▶ **CONSIGNES**:
**1.** Reformulez sous forme de liste à puces le paragraphe du texte fourni qui commence par « Cela a été assez compliqué », en conservant ses faits principaux.
**2.** Modifiez le passage du texte fourni allant de "Vue de l’exposition" jusqu'à "correspond à l’univers." inclus, en remplaçant "pandémie" par "crise sanitaire".

▶ **TEXTE FOURNI**:
((

Un art de la synthèse qui infuse la programmation et les différents projets artistiques comme actuellement avec l’artiste égyptien Wael Shawky autour de nouvelles œuvres produites par le musée. Un soutien à la création qui se remarque également avec la carte blanche donnée à l’artiste français Alexis Gautier. Des missions plurielles qui animent Eva Wittocx qui depuis son arrivée, ambitionne avec le directeur général, de mettre le M Leuven sur l’échiquier des grandes institutions muséales belges et internationales. Eva Wittocx a répondu à mes questions.

Retour sur l’exposition de Richard Long (BOUM ! le festival Big Bang)

Vue de l’exposition Richard Long M Leuven 2022 photo Dirk Pauwels

Cela a été assez compliqué car pendant la pandémie Richard Long n’a pas pu venir au musée donc nous avons du imaginer la conception de l’exposition par d’autres moyens : emails, échanges vidéos et mêmes courriers. Il a juste découvert les salles et le musée 10 jours avant le vernissage. Nous avons privilégié des œuvres appartenant plutôt à des collections européennes ne sachant pas les restrictions de voyage et de transport et l’évolution de la situation. Nous présentons des sculptures en pierre, en bois, des photographies, des textes pour offrir un large panel de médiums. Il a aussi décidé de créer deux œuvres in situ directement sur le mur à l’aide de sable et d’eau en réponse à la thématique du festival Big Bang, la Gravity Line et le cercle : Hands of clay circle qui correspond à l’univers.

En terme de public et de réception du public quel est le bilan ?

))

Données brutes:
((

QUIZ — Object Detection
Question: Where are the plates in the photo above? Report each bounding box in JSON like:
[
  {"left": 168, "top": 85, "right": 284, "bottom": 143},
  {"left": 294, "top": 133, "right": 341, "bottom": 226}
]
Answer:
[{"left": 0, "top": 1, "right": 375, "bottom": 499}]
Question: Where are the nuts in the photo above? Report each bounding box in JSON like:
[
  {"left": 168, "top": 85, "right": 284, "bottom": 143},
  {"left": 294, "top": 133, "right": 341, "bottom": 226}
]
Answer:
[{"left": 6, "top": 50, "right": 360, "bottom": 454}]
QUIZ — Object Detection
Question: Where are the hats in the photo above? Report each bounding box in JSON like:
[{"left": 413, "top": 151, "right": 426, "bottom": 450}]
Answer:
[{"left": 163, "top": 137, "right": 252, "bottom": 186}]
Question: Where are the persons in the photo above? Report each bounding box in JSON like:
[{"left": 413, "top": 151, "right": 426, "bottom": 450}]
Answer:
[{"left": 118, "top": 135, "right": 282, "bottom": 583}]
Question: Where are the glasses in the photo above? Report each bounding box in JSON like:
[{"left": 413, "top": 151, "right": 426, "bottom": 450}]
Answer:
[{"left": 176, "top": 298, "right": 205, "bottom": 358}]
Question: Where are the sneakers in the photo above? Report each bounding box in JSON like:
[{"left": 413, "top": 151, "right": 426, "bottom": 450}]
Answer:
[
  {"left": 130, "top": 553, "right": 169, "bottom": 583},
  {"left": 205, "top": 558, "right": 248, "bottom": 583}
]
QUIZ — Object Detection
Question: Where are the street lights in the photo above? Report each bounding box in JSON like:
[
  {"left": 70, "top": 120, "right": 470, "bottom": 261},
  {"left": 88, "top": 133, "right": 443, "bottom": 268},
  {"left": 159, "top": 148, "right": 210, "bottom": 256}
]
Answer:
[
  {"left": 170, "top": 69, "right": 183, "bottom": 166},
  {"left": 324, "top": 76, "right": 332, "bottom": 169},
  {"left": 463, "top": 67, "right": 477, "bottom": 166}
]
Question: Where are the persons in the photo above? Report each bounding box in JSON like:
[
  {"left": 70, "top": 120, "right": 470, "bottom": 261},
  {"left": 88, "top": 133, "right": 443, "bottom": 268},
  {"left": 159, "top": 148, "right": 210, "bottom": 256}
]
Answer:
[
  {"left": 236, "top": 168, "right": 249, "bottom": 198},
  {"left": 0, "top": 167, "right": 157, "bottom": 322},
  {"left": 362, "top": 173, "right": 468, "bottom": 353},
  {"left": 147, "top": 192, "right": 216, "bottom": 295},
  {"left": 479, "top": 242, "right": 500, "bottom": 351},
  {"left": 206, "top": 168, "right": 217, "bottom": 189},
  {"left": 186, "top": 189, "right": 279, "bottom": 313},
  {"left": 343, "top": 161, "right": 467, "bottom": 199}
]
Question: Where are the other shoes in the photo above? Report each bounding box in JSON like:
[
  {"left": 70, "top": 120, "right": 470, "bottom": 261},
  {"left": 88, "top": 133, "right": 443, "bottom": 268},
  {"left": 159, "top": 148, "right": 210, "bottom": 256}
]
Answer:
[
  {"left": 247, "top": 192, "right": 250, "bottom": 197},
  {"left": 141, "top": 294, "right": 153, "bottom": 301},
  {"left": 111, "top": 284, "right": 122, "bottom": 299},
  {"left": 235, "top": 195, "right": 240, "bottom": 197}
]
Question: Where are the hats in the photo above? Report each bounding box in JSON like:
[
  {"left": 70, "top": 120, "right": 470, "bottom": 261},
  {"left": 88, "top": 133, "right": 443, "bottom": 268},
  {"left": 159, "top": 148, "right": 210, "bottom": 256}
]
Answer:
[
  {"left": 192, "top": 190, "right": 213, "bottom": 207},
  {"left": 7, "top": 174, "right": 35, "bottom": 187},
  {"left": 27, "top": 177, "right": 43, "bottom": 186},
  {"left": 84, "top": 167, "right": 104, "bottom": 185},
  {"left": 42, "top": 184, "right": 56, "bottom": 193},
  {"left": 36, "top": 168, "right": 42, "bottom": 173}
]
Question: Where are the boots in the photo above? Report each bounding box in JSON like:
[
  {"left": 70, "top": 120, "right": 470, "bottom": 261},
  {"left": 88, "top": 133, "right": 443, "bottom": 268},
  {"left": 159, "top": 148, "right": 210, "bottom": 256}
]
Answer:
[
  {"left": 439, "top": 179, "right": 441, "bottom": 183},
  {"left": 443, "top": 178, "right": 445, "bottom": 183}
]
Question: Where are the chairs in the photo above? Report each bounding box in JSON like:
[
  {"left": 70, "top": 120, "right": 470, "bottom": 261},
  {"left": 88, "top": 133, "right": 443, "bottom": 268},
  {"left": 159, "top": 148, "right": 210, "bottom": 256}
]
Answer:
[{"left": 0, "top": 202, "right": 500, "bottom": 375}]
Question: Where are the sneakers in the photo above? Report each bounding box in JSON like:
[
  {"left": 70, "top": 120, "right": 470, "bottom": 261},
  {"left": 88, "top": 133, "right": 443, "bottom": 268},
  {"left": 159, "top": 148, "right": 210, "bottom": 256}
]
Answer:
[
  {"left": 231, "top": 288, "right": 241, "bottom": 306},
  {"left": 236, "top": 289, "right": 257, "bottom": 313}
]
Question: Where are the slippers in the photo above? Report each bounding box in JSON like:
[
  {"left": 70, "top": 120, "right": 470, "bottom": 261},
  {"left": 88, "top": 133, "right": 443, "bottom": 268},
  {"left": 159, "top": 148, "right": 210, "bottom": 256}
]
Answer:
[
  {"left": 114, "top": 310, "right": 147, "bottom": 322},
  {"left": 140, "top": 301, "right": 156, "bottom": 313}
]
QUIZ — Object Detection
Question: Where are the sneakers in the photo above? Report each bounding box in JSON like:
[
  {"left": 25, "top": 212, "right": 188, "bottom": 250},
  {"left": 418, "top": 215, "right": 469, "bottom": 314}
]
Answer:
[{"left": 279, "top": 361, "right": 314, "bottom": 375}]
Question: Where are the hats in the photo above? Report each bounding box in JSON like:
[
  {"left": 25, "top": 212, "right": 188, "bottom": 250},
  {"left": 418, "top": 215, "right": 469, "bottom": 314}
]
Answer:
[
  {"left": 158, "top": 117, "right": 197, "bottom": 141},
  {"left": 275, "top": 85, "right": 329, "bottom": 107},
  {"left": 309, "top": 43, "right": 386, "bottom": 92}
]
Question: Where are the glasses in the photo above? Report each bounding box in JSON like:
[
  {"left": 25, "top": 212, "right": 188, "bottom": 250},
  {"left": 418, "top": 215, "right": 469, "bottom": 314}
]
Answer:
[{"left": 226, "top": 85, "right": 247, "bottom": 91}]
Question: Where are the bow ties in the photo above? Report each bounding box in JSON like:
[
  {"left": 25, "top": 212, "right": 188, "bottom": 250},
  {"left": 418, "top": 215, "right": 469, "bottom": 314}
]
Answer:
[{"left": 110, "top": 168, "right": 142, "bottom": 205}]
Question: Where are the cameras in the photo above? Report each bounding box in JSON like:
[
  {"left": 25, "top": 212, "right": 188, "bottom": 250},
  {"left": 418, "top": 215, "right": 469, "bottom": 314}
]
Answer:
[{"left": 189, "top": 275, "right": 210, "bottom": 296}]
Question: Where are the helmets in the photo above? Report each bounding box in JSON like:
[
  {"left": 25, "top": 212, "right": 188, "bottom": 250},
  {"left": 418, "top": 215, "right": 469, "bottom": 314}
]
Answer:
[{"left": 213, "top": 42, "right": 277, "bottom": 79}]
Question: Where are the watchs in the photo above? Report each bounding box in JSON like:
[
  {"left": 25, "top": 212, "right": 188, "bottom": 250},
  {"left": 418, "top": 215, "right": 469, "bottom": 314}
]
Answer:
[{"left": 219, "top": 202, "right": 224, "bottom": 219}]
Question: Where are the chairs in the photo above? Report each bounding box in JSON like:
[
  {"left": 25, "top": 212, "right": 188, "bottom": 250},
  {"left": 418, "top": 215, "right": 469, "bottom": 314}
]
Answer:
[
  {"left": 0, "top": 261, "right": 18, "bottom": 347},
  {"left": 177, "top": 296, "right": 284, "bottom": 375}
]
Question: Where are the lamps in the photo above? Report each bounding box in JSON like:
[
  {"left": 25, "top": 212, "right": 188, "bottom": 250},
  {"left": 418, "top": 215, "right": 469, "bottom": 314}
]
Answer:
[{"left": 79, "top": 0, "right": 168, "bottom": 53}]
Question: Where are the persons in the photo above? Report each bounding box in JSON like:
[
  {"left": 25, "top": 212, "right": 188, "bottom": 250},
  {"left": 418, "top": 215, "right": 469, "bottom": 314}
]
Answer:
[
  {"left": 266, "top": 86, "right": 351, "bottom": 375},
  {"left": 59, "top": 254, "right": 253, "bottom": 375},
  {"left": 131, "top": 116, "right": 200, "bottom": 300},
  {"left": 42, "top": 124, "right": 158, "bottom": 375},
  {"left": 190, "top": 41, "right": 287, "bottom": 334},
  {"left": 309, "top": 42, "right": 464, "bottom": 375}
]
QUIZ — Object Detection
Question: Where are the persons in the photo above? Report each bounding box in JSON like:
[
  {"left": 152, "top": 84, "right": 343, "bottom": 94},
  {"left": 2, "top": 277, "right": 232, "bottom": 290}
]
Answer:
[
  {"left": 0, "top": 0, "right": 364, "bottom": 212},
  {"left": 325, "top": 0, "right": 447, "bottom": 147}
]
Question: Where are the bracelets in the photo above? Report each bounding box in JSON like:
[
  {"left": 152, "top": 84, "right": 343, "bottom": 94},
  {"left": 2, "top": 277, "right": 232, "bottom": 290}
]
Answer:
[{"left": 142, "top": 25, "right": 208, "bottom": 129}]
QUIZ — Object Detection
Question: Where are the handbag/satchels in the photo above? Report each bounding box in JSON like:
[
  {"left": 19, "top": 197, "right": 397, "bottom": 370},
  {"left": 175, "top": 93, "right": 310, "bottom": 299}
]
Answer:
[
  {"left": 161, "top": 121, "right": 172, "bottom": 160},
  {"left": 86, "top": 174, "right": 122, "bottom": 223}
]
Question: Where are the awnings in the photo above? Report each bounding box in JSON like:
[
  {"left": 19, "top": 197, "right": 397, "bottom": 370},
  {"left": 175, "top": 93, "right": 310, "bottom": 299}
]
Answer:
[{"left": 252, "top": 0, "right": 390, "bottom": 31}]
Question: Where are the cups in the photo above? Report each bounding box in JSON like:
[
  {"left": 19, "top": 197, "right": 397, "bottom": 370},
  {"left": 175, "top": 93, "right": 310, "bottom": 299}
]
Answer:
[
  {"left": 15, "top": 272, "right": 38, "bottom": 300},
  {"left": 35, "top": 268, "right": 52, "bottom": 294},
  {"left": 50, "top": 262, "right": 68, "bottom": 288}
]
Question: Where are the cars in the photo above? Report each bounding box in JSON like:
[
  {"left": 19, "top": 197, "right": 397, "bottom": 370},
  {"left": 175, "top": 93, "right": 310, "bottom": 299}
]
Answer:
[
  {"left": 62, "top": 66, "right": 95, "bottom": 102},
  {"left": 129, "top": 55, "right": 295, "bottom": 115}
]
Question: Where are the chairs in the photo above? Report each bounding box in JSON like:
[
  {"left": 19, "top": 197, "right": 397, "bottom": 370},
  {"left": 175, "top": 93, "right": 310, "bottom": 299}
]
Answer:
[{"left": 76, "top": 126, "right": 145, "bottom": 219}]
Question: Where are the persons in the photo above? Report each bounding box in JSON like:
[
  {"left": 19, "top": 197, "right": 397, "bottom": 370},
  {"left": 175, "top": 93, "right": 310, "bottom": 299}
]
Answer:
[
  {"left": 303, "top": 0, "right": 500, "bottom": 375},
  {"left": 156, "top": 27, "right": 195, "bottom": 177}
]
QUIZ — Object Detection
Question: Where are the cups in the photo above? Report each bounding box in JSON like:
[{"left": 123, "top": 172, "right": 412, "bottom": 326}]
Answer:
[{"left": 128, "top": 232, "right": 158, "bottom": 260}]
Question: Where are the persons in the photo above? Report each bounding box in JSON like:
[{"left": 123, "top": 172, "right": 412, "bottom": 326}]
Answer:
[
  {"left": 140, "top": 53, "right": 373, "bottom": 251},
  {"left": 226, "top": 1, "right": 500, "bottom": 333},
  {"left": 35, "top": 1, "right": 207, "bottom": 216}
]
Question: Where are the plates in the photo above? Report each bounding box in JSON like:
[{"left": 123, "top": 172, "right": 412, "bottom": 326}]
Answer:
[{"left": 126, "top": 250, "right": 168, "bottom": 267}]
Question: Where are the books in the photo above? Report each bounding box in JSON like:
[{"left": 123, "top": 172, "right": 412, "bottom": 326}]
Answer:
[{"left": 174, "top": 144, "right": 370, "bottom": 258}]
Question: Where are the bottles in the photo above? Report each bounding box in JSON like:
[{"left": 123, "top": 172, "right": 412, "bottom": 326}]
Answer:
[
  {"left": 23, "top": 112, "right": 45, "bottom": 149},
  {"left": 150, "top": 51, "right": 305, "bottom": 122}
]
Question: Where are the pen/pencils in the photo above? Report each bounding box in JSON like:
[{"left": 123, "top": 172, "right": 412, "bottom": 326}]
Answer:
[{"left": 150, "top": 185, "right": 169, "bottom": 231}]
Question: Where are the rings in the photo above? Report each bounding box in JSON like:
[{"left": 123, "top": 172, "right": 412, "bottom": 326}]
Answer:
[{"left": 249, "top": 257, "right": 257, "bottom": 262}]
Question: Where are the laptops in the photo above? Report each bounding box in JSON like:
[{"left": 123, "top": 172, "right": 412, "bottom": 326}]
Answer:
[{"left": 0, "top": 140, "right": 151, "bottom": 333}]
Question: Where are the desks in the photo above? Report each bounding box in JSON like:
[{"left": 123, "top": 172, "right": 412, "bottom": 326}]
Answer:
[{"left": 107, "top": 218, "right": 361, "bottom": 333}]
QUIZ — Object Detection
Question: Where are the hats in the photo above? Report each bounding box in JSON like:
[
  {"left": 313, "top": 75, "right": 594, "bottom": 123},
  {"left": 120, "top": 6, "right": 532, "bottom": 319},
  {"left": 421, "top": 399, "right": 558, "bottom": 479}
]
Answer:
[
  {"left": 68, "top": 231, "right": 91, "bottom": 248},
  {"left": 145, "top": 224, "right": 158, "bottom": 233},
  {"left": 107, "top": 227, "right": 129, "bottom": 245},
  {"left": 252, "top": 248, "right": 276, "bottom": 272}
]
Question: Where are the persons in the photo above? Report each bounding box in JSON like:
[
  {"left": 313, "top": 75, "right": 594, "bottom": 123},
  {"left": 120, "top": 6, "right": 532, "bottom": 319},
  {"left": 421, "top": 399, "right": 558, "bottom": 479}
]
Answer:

))

▶ **RÉPONSES RÉDIGÉES**:
**1.**
- Pendant la pandémie, Richard Long n'a pas pu venir au musée. L'exposition a donc été conçue à distance, par emails, échanges vidéo et courriers.
- Il n'a découvert les salles et le musée que 10 jours avant le vernissage.
- L'évolution des restrictions de voyage et de transport étant incertaine, l'équipe a privilégié des œuvres issues plutôt de collections européennes.
- L'exposition présente des sculptures en pierre et en bois, des photographies et des textes, soit un large panel de médiums.
- En réponse à la thématique du festival Big Bang, l'artiste a créé deux œuvres in situ directement sur le mur, avec du sable et de l'eau. Il s'agit de la Gravity Line et du cercle Hands of clay circle, qui correspond à l'univers.

**2.**
Vue de l’exposition Richard Long M Leuven 2022 photo Dirk Pauwels

Cela a été assez compliqué car pendant la crise sanitaire Richard Long n’a pas pu venir au musée donc nous avons du imaginer la conception de l’exposition par d’autres moyens : emails, échanges vidéos et mêmes courriers. Il a juste découvert les salles et le musée 10 jours avant le vernissage. Nous avons privilégié des œuvres appartenant plutôt à des collections européennes ne sachant pas les restrictions de voyage et de transport et l’évolution de la situation. Nous présentons des sculptures en pierre, en bois, des photographies, des textes pour offrir un large panel de médiums. Il a aussi décidé de créer deux œuvres in situ directement sur le mur à l’aide de sable et d’eau en réponse à la thématique du festival Big Bang, la Gravity Line et le cercle : Hands of clay circle qui correspond à l’univers.